You read that right. Most tribes in the U.S. don’t have the right to a free press. It stems from a history of pressure to present only their most shining news in an attempt to combat years-old debilitating stereotypes and harmful tropes brought on by white supremacist propaganda. The history of press for Native people is a complicated one, and Bad Press does such a brilliantly compassionate job of expressing that.
SPIRIT OF MEMPHIS
directed by Alicia Ester
What is the spirit of Memphis, exactly? I’ve sat with this question ever since having the privilege to see Alicia Ester’s (shockingly) first feature, the 2023 Best Hometowner Feature Award recipient, Spirit of Memphis.
You cannot know the spirit of Memphis without understanding the importance of Robert Church, the Sanitation Strike, and the many historic civil rights moments directly connected to the iconic Clayborn Temple.
You can’t know the spirit of Memphis without knowing the beauty of Black people. The resilience of Black folks, to be torn down again and again and again, and to rise up every single time. With music. With art. With love.
Spirit of Memphis shows you all of this. I’m so, so grateful for this film. I’m grateful to have witnessed it now.
As genocide continues to kill and displace the people of Palestine. As I watched my Memphis ancestors in archived footage attacked with some of the same tactics used in Palestine since 1948, by the ethno-nationalist settler colonial project that is the Israeli government. Tactics still used on many oppressed people in modern day.
Spirit of Memphis is a reminder that the collective trauma of oppressed people is a global one. Solidarity requires an international lens because euro-colonial ideologies have built a worldwide economy on the backs of Black and Brown peoples.
Ain’t none of us free until we’re all free.
I am for the liberation of Palestine. But hear me clear—Anti-zionism ain’t antisemitism.
My heart hurts for the souls lost on October 7th. I hope for healing for their loved ones. I hope that people are able to understand that global liberation includes Jewish people. Israel does not represent all Jewish people. Israel is an apartheid state. We must be clear on that distinction.

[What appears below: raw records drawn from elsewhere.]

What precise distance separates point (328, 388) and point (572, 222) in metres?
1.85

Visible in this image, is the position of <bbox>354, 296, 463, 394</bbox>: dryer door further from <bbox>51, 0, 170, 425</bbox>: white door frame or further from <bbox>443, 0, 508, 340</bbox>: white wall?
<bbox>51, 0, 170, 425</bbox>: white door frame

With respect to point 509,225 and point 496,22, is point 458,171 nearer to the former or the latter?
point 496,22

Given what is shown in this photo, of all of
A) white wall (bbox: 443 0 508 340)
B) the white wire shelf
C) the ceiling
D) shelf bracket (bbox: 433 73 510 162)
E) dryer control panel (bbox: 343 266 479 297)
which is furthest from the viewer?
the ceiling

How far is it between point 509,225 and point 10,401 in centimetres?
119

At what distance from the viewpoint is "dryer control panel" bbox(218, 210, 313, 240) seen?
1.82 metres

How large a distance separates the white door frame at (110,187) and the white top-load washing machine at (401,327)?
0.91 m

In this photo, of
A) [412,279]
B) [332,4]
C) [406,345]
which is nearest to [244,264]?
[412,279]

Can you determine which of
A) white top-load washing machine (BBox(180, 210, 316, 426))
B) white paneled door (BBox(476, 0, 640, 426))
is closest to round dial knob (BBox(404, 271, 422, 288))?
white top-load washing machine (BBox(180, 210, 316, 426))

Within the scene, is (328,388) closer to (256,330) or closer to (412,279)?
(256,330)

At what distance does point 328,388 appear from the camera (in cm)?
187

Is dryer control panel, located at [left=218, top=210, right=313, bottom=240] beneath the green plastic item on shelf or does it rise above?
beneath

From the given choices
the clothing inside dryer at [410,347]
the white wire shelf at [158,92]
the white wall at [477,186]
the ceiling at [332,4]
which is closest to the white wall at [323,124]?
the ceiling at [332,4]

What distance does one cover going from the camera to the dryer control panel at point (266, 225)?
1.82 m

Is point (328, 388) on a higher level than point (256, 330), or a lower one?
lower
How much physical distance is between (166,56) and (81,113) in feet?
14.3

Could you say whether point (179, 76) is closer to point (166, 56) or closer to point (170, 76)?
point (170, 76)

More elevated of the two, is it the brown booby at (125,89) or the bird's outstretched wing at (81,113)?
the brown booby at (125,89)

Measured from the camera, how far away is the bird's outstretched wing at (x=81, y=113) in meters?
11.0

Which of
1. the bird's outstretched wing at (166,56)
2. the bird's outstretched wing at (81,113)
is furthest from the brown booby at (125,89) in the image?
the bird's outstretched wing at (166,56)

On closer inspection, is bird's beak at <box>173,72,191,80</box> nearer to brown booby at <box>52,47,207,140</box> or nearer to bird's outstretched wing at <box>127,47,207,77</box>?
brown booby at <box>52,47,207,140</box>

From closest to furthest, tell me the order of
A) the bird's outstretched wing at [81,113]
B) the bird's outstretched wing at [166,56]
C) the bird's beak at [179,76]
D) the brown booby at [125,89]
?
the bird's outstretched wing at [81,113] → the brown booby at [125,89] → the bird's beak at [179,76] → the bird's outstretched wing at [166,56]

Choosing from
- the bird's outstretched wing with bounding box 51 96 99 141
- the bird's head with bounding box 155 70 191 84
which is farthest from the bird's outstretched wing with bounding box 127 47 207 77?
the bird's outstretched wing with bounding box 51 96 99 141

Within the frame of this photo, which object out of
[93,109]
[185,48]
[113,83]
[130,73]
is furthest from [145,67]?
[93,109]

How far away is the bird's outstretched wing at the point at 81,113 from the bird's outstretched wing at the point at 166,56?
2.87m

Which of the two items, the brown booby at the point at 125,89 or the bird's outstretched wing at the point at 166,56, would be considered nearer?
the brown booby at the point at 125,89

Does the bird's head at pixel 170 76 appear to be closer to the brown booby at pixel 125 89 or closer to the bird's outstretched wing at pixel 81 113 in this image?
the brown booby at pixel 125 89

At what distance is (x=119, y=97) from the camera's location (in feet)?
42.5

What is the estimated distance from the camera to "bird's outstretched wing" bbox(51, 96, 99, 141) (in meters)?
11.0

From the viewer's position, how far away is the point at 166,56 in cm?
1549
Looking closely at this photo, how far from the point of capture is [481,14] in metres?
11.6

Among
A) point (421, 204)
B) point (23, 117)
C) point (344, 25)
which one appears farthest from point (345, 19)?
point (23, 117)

Liberation includes freedom and peace for all oppressed folks under white supremacist capitalist patriarchy. That means free Congo. Free Atlanta. Free Tigray. Free Hawaii. Free Puerto Rico.
FREE PALESTINE. FREE PALESTINE. PALESTINE WILL BE FREE.
No news on further Spirit of Memphis screenings just yet. You’re welcome to follow Clayborn Temple or sign up for their newsletter for updates.
Information is a precious commodity right now. So, in honor of Indie Memphis Film Festival I’d like to leave you with a few video resources for further learning:
Now, I’m sure some of you might not appreciate this post, and that is okay. You may even unsubscribe if you were following, and that’s fine.
This newsletter is one of optimism and hope, sure. But neither are always cute nor light. Optimism right now is believing in the power of us—not the ‘us’ as in the United States—but us, The People, to get everybody free.
Thank you to everybody at Indie Memphis Film Festival for such a magical week. These films remind me in a time of collective pain that the revolution starts within. That’s what Gil Scott Heron meant when he said, ‘The Revolution Will Not Be Televised,’ after all.